I definitely agree with everything here. I think there are some people that don’t seem to care as much about including thin people into the acceptance community, because (as it seems to me) they are thinking that society already accepts them, so they kind of dismiss the “Eat a burger!” comments that thin people receive. But I DO think it is important to advocate against verbal abuse of thin people too because if you are trying to advocate for size/body/whatever acceptance/liberation, then you should be focusing on what we can do to eliminate discriminatory language of all kinds, not just shifting the beauty ideal of thin to full figured, because in that the discrimination and hate is still here, only it has just moved from one thing to another. This is why there was so much backlash again the “Real woman have curves” slogan. I think it’s great if people want to be fat activists, but I think if one is just going to be all for fat activism and forget any other body type, I’d say they are wasting their time.
Ashley, if I have ever personally implied that thin women are “less than”, or somehow not deserving, I apologize for that. Thinness is not a side of the street that I have ever lived on, and things look different from the fat side.
(Do you think the verbal abuse might be more of a feminist issue than a fat/thin one?
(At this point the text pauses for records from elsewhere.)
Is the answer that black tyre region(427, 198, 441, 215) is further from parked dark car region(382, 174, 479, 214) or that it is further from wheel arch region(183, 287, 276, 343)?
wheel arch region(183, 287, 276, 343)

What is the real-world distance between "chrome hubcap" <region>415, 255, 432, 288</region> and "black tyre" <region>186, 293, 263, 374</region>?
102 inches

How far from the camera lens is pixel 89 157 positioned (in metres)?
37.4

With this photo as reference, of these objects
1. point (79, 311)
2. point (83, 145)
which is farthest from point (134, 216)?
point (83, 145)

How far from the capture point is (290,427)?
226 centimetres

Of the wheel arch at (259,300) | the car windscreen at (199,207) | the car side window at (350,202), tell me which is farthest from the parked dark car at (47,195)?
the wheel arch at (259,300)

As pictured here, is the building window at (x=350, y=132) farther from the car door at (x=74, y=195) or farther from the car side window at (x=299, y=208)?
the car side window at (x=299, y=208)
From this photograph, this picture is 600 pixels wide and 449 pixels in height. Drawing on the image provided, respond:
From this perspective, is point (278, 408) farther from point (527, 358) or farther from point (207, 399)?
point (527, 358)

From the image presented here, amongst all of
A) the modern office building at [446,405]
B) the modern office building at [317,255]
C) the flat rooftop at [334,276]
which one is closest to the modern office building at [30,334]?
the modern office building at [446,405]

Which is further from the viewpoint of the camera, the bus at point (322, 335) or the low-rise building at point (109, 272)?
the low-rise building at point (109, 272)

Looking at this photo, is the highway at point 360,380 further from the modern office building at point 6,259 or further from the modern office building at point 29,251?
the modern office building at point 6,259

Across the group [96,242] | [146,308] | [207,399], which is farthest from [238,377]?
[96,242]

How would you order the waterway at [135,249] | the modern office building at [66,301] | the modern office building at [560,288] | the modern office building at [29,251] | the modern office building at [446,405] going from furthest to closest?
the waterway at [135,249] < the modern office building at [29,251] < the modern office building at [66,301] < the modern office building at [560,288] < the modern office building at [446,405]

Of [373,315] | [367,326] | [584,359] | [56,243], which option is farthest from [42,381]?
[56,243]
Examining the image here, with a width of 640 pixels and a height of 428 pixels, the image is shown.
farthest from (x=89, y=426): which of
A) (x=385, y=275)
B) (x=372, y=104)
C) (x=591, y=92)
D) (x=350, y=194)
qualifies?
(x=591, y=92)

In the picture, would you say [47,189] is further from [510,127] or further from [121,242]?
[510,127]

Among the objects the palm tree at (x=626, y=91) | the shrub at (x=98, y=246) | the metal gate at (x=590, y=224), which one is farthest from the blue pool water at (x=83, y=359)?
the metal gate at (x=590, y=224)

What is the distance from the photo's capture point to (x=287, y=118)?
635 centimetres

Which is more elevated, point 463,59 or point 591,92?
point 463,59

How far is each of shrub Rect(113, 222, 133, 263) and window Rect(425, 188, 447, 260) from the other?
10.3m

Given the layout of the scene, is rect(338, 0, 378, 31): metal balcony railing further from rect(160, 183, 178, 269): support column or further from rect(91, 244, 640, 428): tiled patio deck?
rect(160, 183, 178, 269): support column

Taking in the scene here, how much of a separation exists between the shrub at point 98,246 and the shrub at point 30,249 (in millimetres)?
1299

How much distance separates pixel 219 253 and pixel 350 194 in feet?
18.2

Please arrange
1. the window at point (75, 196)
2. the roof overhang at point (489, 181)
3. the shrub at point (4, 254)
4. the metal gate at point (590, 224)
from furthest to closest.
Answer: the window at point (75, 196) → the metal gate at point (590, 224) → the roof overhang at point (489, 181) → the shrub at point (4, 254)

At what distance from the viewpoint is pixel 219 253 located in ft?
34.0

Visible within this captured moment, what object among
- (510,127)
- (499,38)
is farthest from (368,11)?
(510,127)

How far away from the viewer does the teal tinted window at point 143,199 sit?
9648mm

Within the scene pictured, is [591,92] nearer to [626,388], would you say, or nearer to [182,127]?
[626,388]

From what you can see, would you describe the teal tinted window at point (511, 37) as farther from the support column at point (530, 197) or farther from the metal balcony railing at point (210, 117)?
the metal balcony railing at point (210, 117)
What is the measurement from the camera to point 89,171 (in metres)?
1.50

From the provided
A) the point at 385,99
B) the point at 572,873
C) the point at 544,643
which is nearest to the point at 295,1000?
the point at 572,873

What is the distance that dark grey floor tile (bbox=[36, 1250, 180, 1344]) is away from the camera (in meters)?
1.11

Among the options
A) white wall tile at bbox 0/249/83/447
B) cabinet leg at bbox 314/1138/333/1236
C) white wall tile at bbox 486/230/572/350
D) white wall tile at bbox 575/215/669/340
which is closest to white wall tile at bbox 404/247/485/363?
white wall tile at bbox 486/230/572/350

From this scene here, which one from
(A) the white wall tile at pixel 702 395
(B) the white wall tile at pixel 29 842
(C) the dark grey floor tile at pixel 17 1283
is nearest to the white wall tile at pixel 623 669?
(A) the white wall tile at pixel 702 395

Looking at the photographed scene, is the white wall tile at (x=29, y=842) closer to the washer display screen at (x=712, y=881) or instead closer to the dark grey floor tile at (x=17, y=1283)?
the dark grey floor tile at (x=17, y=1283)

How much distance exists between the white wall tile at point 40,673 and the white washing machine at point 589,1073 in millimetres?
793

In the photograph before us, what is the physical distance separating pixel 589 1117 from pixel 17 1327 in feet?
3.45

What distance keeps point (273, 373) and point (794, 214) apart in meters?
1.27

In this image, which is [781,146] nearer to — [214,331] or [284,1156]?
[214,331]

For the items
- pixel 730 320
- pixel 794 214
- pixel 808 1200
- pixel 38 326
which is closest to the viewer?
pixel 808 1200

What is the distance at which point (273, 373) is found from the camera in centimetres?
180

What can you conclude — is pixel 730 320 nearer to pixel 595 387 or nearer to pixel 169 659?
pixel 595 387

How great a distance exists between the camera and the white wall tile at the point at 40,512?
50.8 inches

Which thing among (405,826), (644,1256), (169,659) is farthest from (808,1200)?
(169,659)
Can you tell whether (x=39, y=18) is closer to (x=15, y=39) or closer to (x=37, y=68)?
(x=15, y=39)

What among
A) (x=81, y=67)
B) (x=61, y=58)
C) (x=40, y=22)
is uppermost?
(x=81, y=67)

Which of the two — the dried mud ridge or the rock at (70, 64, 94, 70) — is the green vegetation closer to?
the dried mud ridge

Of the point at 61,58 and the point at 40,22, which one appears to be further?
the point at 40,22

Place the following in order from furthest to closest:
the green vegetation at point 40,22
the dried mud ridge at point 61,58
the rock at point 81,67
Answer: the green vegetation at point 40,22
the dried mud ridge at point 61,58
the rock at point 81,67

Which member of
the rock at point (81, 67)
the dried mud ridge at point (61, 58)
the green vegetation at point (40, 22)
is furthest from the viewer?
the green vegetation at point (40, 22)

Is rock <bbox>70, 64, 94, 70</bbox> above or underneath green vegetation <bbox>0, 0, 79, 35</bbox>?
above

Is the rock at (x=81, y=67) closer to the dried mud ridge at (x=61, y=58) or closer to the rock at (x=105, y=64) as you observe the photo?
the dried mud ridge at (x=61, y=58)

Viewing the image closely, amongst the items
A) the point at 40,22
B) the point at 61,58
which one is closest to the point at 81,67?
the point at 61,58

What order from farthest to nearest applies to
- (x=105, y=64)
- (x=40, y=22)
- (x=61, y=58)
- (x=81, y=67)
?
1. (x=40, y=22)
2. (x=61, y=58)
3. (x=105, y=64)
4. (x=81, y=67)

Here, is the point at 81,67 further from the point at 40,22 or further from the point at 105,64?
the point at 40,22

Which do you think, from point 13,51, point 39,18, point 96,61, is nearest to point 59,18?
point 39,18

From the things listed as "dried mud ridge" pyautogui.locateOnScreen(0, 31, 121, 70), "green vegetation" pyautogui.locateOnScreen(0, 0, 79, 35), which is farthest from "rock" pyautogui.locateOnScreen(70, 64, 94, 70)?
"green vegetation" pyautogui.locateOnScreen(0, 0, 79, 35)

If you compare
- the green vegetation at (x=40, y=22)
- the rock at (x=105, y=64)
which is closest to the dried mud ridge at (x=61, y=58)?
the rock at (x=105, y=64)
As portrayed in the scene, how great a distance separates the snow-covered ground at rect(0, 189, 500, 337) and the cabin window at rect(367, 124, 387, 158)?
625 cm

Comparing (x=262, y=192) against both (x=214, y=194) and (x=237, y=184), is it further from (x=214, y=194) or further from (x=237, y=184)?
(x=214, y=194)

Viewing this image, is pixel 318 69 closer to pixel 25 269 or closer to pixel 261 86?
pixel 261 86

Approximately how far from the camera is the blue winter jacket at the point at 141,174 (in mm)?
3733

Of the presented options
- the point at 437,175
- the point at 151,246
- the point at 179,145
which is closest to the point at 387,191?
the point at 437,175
Are there any men out there of any size who would like to speak to this?)
Can we not show respect for other civil rights groups without insisting they all be under one giant umbrella? I think of fat acceptance as a civil rights group devoted to this particular issue. It doesn’t stop us from learning about other issues (we can learn a lot from seeing how other groups attempt to achieve this goal), Indeed some our issues and goals intersect It doesn’t mean that you can’t be an ally of said group if their issues don’t happen to personally affect you.
As I see it, the “real woman” meme was only supposed to empower fat women to buy clothing. It’s a depressing fact that if you say, “Fat Women! Buy Our Beautiful Clothing!”, you’ll sell hardly a damn thing. Aside: Can you imagine Viagra ads saying specifically, “You’re impotent and we can help!”?
“Why do we have to empower ourselves at the expense of somebody else?” That is it in a nutshell. Beautifully put. Thank you for saying it.